> **WHAT IS NEEDED**: Gather every line of the listing below that contains the string "position", matching its case exactly.

##############################

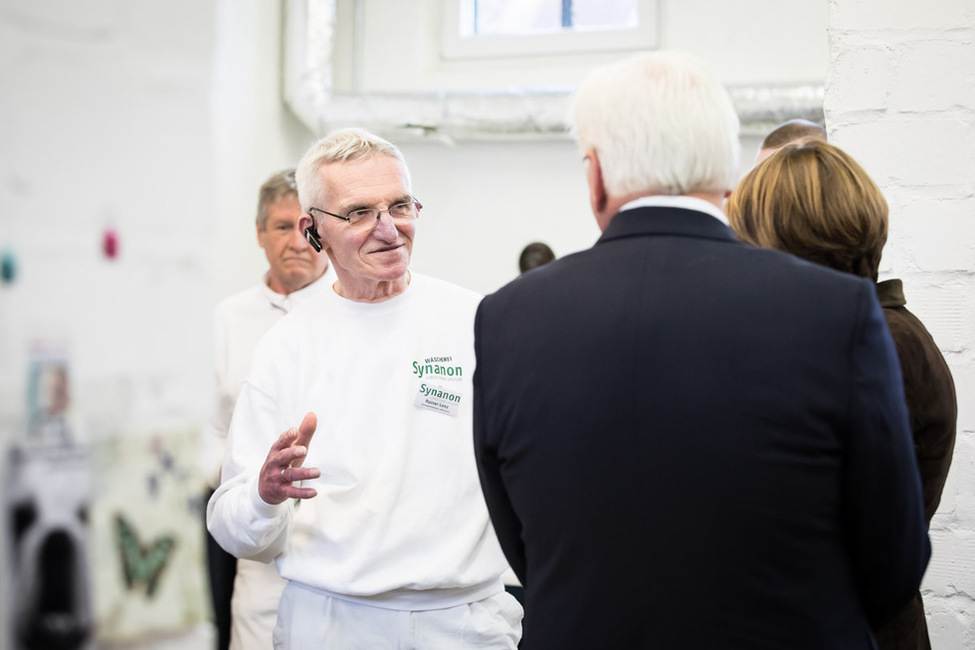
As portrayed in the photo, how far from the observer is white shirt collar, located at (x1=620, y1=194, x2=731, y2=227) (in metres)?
0.94

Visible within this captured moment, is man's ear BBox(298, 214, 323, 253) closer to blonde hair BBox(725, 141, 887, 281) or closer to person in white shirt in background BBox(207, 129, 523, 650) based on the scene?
person in white shirt in background BBox(207, 129, 523, 650)

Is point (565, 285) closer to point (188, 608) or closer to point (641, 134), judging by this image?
point (641, 134)

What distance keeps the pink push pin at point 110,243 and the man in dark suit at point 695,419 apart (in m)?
0.52

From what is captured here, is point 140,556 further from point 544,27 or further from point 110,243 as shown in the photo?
point 544,27

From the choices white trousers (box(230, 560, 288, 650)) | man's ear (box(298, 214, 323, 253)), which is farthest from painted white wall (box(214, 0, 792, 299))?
man's ear (box(298, 214, 323, 253))

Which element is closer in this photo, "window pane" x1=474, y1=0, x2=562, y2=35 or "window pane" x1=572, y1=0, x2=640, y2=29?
"window pane" x1=572, y1=0, x2=640, y2=29

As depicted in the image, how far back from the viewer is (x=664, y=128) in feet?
3.03

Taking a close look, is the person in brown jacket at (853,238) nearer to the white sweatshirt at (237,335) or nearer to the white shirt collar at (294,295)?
the white sweatshirt at (237,335)

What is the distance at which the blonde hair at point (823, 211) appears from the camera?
1.16m

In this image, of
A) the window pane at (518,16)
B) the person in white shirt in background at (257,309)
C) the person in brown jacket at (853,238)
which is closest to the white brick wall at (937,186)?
the person in brown jacket at (853,238)

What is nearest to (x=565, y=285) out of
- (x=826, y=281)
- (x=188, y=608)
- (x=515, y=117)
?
(x=826, y=281)

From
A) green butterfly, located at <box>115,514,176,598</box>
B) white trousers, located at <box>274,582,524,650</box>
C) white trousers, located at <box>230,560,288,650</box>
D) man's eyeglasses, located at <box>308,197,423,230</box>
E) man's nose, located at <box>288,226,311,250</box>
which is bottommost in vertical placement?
white trousers, located at <box>230,560,288,650</box>

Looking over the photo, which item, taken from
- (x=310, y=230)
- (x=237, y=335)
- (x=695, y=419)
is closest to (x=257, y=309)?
(x=237, y=335)

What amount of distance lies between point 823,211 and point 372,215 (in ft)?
2.57
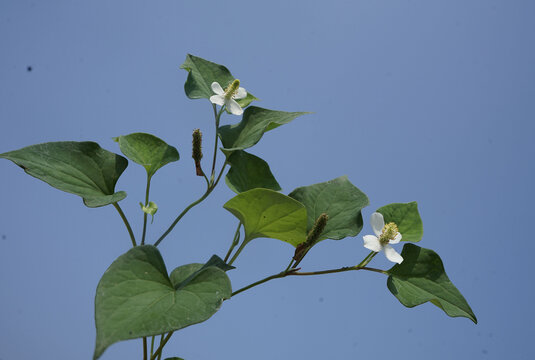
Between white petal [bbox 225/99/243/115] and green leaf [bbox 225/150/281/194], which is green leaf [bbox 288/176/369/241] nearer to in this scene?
→ green leaf [bbox 225/150/281/194]

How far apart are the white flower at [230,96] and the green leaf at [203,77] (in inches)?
1.2

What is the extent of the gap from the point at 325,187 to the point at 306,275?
0.50ft

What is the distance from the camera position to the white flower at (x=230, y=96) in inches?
30.9

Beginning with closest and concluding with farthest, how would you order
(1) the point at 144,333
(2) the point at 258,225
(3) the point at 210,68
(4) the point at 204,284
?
(1) the point at 144,333 → (4) the point at 204,284 → (2) the point at 258,225 → (3) the point at 210,68

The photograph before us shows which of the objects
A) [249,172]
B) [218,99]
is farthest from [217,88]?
[249,172]

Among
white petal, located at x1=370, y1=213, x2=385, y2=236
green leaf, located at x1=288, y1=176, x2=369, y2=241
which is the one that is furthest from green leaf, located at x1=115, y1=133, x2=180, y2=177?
white petal, located at x1=370, y1=213, x2=385, y2=236

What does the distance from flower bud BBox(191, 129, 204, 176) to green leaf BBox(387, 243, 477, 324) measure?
0.33 metres

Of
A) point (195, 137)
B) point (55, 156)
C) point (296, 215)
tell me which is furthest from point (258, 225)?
point (55, 156)

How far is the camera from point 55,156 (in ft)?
2.28

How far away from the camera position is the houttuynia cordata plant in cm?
55

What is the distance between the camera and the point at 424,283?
0.72 m

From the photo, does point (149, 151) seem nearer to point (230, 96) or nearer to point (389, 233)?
point (230, 96)

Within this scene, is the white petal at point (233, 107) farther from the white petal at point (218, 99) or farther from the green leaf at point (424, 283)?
the green leaf at point (424, 283)

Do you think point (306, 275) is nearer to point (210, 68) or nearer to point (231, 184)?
point (231, 184)
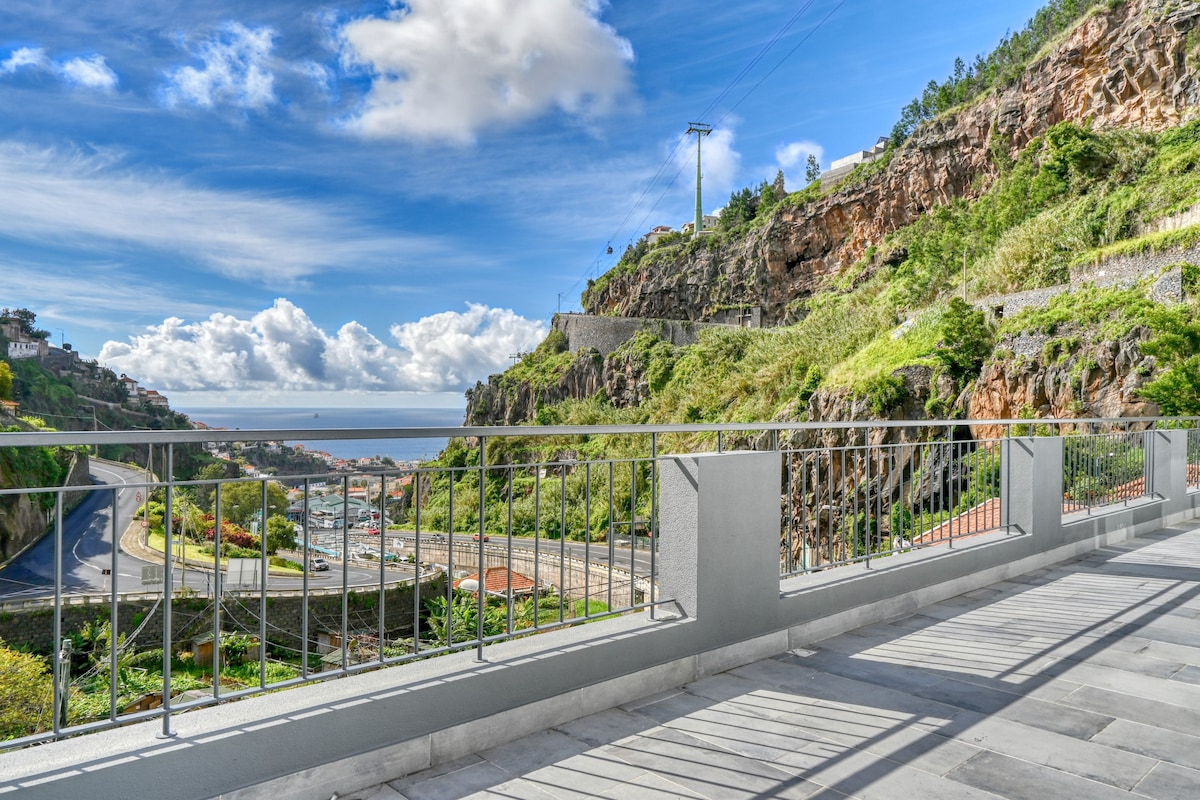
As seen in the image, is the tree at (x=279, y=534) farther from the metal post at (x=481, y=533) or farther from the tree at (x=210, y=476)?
the metal post at (x=481, y=533)

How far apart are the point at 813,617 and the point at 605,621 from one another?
50.6 inches

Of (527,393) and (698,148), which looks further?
(698,148)

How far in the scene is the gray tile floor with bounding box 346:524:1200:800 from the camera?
2.30 metres

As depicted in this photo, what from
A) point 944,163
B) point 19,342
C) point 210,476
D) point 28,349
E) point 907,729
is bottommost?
point 907,729

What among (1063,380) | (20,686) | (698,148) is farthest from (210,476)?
(698,148)

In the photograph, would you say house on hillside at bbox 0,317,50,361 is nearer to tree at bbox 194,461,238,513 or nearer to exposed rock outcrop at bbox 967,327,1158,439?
exposed rock outcrop at bbox 967,327,1158,439

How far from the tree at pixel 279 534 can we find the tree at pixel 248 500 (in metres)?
0.07

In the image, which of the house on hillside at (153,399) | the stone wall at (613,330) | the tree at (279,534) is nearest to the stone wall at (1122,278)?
the tree at (279,534)

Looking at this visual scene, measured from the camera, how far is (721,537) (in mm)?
3248

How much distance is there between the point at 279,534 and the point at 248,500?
1.28 ft

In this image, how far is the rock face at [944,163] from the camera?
29766 millimetres

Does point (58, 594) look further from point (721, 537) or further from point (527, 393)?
point (527, 393)

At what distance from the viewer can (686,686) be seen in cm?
315

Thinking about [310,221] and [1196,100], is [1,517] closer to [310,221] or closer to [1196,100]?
[1196,100]
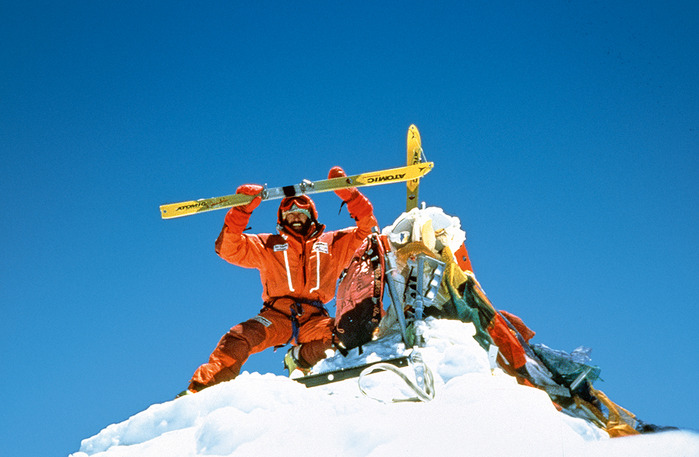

##############################

> **WORKED SOLUTION**:
What is the distance from the camera position to the white flower at (x=230, y=96) in inches?
How far away from the camera position is the houttuynia cordata plant in cm?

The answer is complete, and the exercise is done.